Triodos Bank calculates ECL based on three probability-weighted scenarios to measure the expected cash shortfalls, discounted at an approximation of the EIR. A cash shortfall is the difference between the cash flows that are due to the entity in accordance with the contract and the cash flows that the entity expects to receive.

The mechanics of the ECL calculations are outlined below and the key elements are, as follows:

  • PD - The Probability of Default is an estimate of the likelihood of default over a given time horizon. A default may only happen at a certain time over the assessed period, if the facility has not been previously derecognised and is still in the portfolio.

  • EAD - The Exposure at Default is an estimate of the exposure at a future default date, taking into account expected changes in the exposure after the reporting date.

  • LGD - The Loss Given Default is an estimate of the loss arising in the case where a default occurs at a given time. It is based on the difference between the contractual cash flows due and those that the lender would expect to receive, including from the realisation of any collateral or credit enhancements that are integral to the loan and not required to be recognised separately.
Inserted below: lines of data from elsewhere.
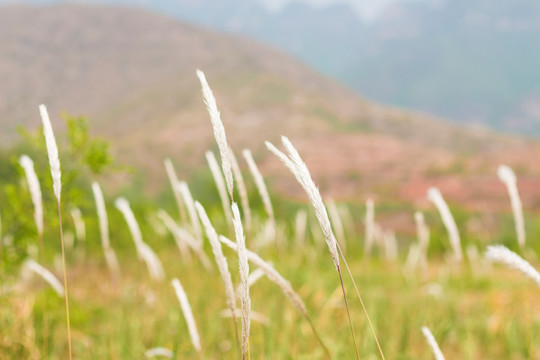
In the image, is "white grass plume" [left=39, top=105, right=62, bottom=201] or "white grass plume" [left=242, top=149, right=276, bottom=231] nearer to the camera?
"white grass plume" [left=39, top=105, right=62, bottom=201]

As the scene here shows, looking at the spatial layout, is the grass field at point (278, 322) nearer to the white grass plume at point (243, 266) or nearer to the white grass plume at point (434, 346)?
the white grass plume at point (434, 346)

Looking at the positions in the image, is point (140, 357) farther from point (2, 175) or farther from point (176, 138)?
point (176, 138)

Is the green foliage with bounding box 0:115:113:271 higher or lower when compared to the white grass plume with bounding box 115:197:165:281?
higher

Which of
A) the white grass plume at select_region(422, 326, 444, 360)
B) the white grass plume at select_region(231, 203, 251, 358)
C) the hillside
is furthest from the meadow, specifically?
the hillside

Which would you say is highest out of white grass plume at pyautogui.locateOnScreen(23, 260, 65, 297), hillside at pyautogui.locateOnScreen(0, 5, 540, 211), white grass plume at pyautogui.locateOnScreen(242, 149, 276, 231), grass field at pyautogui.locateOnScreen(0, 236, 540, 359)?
hillside at pyautogui.locateOnScreen(0, 5, 540, 211)

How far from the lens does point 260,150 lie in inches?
2162

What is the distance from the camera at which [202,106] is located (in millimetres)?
73062


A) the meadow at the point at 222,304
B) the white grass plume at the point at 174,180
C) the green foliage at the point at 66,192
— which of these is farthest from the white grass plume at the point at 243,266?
the green foliage at the point at 66,192

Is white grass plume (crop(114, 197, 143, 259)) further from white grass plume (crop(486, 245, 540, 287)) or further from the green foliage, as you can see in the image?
white grass plume (crop(486, 245, 540, 287))

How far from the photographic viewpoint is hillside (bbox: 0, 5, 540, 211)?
45781 mm

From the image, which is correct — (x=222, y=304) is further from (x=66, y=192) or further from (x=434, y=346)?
(x=434, y=346)

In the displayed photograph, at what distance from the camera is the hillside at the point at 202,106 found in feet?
150

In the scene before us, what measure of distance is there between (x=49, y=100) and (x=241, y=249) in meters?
91.8

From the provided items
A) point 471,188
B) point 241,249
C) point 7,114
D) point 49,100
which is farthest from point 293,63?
point 241,249
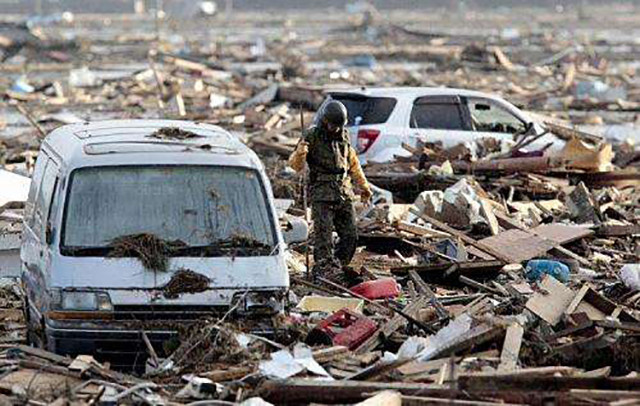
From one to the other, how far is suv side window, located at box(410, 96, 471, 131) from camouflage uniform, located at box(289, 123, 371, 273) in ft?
25.1

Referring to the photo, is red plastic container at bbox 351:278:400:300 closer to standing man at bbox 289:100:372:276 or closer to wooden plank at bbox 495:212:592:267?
standing man at bbox 289:100:372:276

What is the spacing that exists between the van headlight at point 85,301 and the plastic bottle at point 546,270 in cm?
485

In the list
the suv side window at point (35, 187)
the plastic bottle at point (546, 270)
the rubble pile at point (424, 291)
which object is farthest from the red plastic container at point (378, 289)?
the suv side window at point (35, 187)

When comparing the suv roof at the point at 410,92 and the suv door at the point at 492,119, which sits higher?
the suv roof at the point at 410,92

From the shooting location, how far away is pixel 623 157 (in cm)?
2489

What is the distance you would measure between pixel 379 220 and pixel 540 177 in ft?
14.3

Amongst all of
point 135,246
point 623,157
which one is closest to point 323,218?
point 135,246

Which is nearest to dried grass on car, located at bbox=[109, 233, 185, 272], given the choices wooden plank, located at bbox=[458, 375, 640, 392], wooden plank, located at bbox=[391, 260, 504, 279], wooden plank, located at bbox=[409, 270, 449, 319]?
wooden plank, located at bbox=[409, 270, 449, 319]

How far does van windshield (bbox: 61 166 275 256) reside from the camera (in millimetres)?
11609

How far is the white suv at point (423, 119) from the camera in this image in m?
22.2

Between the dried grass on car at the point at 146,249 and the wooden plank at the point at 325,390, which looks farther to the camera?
the dried grass on car at the point at 146,249

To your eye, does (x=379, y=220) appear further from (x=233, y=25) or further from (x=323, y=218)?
(x=233, y=25)

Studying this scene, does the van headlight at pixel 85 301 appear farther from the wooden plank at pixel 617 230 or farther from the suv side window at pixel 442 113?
the suv side window at pixel 442 113

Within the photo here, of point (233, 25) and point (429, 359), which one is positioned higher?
point (429, 359)
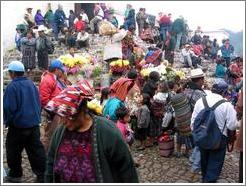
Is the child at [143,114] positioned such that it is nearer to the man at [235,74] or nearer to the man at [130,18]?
the man at [235,74]

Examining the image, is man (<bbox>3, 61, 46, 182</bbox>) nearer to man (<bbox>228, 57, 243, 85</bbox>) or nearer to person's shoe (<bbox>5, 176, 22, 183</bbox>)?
person's shoe (<bbox>5, 176, 22, 183</bbox>)

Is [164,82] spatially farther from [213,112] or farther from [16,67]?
[16,67]

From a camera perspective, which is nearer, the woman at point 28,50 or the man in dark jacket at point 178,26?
the woman at point 28,50

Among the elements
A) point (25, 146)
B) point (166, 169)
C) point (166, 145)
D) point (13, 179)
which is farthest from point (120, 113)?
point (13, 179)

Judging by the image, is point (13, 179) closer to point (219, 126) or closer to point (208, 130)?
point (208, 130)

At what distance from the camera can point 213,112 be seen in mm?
5855

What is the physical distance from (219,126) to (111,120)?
173 cm

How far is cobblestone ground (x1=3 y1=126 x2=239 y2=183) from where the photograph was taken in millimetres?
6848

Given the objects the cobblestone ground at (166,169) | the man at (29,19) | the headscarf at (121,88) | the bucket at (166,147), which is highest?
the man at (29,19)

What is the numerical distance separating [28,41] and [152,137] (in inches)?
306

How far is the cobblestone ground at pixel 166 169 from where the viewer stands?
685cm

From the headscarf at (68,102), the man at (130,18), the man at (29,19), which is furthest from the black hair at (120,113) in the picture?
the man at (130,18)

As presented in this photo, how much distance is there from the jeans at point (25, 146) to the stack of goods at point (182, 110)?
238 cm

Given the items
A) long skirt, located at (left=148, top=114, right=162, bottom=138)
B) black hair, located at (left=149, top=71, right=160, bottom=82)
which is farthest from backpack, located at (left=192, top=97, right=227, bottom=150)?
black hair, located at (left=149, top=71, right=160, bottom=82)
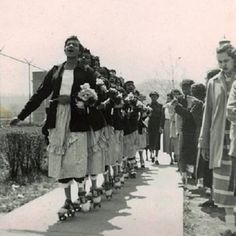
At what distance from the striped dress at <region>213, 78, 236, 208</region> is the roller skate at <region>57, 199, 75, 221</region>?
1.65m

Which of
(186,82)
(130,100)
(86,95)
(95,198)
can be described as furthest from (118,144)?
(86,95)

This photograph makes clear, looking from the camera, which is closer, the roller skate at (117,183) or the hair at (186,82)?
the roller skate at (117,183)

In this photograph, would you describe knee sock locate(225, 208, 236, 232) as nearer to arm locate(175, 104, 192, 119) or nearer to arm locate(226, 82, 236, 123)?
arm locate(226, 82, 236, 123)

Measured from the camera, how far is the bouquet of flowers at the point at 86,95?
590cm

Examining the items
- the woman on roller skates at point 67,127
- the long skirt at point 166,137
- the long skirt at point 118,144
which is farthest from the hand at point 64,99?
the long skirt at point 166,137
It is usually expressed as a percentage of the EAD.

The allowance for expected credit losses is the outcome of the formula: PD x LGD x EAD.

Assets are classified into the following categories in line with IFRS 9:

  • Stage 1: Assets that have not had a significant increase in credit risk since initial recognition. For these assets, 12-month expected credit loss (ECL) is recognised and interest income is calculated on the gross carrying amount of the asset. 12-month ECLs are the expected credit losses that result from default events that are expected within 12 months after the reporting date.

  • Stage 2: For assets that have experienced a significant increase in credit risk since initial recognition but that do not have objective evidence of impairment, lifetime ECLs are recognised and interest income is still calculated on the gross carrying amount of the asset. Lifetime ECLs are the expected credit losses that result from all possible default events over the expected life of the financial instrument.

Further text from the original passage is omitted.